## DIRECTION
Copy out the items word for word, from the line containing "Among the bird's" to the line containing "296 centimetres", including both of those lines.

## DATA TO PROCESS
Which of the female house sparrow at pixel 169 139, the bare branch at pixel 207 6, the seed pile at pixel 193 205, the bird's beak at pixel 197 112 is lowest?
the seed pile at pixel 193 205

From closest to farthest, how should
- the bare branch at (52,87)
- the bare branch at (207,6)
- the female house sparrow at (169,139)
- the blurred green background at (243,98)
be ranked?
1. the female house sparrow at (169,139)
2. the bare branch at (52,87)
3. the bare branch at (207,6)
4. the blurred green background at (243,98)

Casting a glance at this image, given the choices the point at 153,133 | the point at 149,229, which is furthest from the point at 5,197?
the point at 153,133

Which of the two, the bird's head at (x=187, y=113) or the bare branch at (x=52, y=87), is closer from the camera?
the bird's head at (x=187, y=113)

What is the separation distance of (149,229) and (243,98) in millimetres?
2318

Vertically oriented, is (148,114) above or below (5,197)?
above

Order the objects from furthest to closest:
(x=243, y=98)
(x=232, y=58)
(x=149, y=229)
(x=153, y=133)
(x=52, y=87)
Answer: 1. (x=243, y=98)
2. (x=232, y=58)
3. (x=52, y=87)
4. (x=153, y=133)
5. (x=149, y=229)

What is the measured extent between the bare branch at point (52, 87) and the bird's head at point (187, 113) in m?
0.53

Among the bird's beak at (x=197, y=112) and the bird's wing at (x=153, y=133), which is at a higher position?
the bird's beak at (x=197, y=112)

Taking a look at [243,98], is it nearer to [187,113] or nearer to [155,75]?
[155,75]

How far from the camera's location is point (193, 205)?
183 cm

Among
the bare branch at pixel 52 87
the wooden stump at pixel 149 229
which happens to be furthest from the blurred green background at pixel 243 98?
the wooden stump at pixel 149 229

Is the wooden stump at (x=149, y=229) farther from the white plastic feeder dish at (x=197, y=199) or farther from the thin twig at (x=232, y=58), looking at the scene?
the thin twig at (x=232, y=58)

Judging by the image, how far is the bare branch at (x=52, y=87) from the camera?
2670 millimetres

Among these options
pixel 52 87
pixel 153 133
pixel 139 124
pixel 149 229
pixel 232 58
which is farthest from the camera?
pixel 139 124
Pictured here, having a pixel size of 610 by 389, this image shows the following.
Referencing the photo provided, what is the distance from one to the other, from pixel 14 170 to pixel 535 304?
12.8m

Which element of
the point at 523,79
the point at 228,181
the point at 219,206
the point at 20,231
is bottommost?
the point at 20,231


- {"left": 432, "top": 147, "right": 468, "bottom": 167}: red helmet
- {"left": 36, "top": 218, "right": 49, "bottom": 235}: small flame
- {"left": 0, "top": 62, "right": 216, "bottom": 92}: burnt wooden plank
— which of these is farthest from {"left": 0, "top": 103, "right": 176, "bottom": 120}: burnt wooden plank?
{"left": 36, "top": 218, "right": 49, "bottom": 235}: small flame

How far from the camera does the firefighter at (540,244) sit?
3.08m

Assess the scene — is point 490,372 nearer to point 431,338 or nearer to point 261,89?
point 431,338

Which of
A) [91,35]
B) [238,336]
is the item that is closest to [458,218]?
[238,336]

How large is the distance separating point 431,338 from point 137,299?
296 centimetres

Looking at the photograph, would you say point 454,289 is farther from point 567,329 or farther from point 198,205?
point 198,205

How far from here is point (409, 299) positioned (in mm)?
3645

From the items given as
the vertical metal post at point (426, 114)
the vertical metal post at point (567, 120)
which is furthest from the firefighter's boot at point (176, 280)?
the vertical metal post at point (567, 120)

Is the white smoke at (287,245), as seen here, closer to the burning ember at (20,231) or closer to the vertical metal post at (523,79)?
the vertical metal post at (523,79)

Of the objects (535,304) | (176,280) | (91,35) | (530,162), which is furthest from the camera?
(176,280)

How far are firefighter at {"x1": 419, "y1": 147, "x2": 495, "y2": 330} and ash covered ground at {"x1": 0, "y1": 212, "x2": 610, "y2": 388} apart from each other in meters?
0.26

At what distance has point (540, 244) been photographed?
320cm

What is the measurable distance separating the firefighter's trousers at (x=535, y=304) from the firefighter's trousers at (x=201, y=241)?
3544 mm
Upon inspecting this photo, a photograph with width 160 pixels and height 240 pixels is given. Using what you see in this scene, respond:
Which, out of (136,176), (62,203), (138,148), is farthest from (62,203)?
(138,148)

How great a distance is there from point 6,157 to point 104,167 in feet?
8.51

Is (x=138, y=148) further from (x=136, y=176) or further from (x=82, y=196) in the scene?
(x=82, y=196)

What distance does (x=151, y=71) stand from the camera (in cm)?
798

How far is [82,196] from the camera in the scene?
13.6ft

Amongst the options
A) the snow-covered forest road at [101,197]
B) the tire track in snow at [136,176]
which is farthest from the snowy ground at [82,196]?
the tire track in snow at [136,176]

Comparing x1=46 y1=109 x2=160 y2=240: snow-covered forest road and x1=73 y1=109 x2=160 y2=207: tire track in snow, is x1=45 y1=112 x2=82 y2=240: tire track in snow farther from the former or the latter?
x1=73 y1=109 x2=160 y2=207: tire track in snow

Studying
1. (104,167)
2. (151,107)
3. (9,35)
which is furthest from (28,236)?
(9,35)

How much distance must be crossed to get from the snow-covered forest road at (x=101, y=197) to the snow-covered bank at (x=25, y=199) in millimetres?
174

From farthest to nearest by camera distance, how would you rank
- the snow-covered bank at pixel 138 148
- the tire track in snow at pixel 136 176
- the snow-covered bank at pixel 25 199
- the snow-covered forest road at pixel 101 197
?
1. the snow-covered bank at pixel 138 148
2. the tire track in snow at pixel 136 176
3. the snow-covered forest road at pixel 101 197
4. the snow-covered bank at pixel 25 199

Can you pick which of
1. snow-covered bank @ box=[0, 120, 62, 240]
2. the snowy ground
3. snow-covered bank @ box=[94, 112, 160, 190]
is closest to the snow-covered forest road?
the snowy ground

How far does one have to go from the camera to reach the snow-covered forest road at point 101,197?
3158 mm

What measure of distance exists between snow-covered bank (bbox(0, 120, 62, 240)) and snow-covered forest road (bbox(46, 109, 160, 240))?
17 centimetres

## EXERCISE RESULT
Among the bird's beak at (x=197, y=112) and the bird's wing at (x=153, y=133), which is at a higher position?
the bird's beak at (x=197, y=112)

Taking a look at [243,98], is it nearer to [187,113] or nearer to [155,75]?
[155,75]

How far from the camera's location is point (193, 205)?
183 cm

Among
the bare branch at pixel 52 87
the wooden stump at pixel 149 229
which happens to be furthest from the blurred green background at pixel 243 98?
the wooden stump at pixel 149 229

Is the wooden stump at (x=149, y=229) farther from the white plastic feeder dish at (x=197, y=199) or farther from the thin twig at (x=232, y=58), looking at the scene?
the thin twig at (x=232, y=58)

Judging by the image, how far is the bare branch at (x=52, y=87) from the camera?
2670 millimetres

Among these options
pixel 52 87
pixel 153 133
pixel 139 124
pixel 149 229
pixel 232 58
which is farthest from the camera?
pixel 139 124
Pictured here, having a pixel size of 610 by 389, this image shows the following.
Referencing the photo provided, what is the distance from one to the other, from pixel 14 170 to pixel 535 304?
12.8m

Which element of
the point at 523,79
the point at 228,181
the point at 219,206
the point at 20,231
is bottommost?
the point at 20,231


- {"left": 432, "top": 147, "right": 468, "bottom": 167}: red helmet
- {"left": 36, "top": 218, "right": 49, "bottom": 235}: small flame
- {"left": 0, "top": 62, "right": 216, "bottom": 92}: burnt wooden plank
— which of these is farthest from {"left": 0, "top": 103, "right": 176, "bottom": 120}: burnt wooden plank?
{"left": 36, "top": 218, "right": 49, "bottom": 235}: small flame

How far from the camera does the firefighter at (540,244) sit?
3.08m

Assess the scene — is point 490,372 nearer to point 431,338 or nearer to point 261,89?
point 431,338

Which of
A) [91,35]
B) [238,336]
is the item that is closest to [458,218]?
[238,336]

How large is the distance separating point 431,338 from point 137,299?
296 centimetres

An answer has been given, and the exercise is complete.